Нашел-таки Кондаков то, что ему годилось для задуманного дела. В углу сарая, где когда-то, видимо, отводилось место для стойла школьной лошади, на дубовых столбушках крепилась небольшая комяга — неглубокое корытце, сколоченное из толстенных досок. Из нее тянуло легкой гнильцой остатнего овса и сена, мышиным пометом и сырым дубом. Назар попросил помочь ему выволочь комягу из сарая.

— Ты что, дядя, загодя домовину себе присмотрел, что ли? — жестоко пошутил молодой боец, помогая Кондакову.

— Да, племянничек милый, а то жди, пока германское командование гробок сколотит — кости иссохнут, — шуткой отделался и Назар.

Наломав за сараем сухой дурнины, Кондаков очистил от плесени корытце и пошел к кухне за топором. Поварская «команда», сложившаяся сама собой, — без лагерного начальства и даже без вездесущего «капрала» Речкина, — возилась у котла, маракуя, из чего бы сварганить хоть какую-то болтушку. Еловые шишки подходящи для заварки, но хлебова из них не сочинишь. Из сухой муравы тоже ничего не сваришь.

Верховодил у кухни солдат Штык, недавний ротный повар. Он сам велел называть его таким прозвищем, чтобы не забывалась его «родная рота», которая погибла до единой души, кроме него. Назар подошел в тот самый раз, когда Штык рассказывал, почему его так прозвали.

— У нашего брата, повара, — толковал он, — кроме щей с кашей, как бы на закуску, всегда должно иметься и словцо красное — для духу, значит… Имел такие «слова» и я, конешно.

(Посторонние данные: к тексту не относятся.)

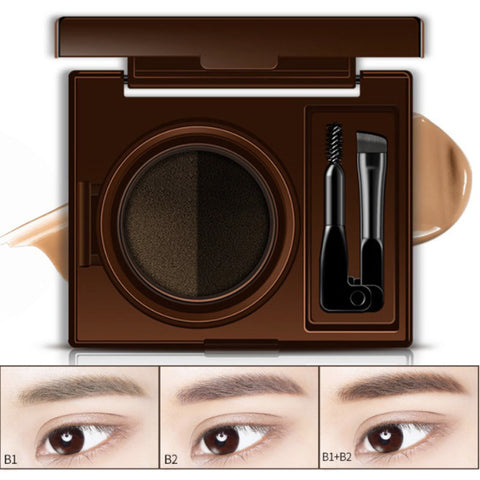 Professional long lasting Eye Brow Air Cushion Brow Pigment Tint Makeup Tool Eyebrow Pencil Brown Eyebrow Gel With Brow Brush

Но не об них речь. Пехтура наша посмеется и ладно: ей — мило и мне — хорошо. Но попался и я на язык пехоте. Бывало спрашивают: Артемов будет каша? Отвечаю: будет — как штык! То есть — обязательно. В другой раз: Артемов, есть борщ? Я — свое: есть кондер шрапиельный — как штык! Но бывало иначе: Артемов будет харч? Случалось, что снабженцы промешкают, значит жратвы не будет. Так и режу: нет, не будет! Как штык — не будет!.. Так меня Штыком и прозвали. Даже командиры, и те мою всамделишнюю фамилию позабывали…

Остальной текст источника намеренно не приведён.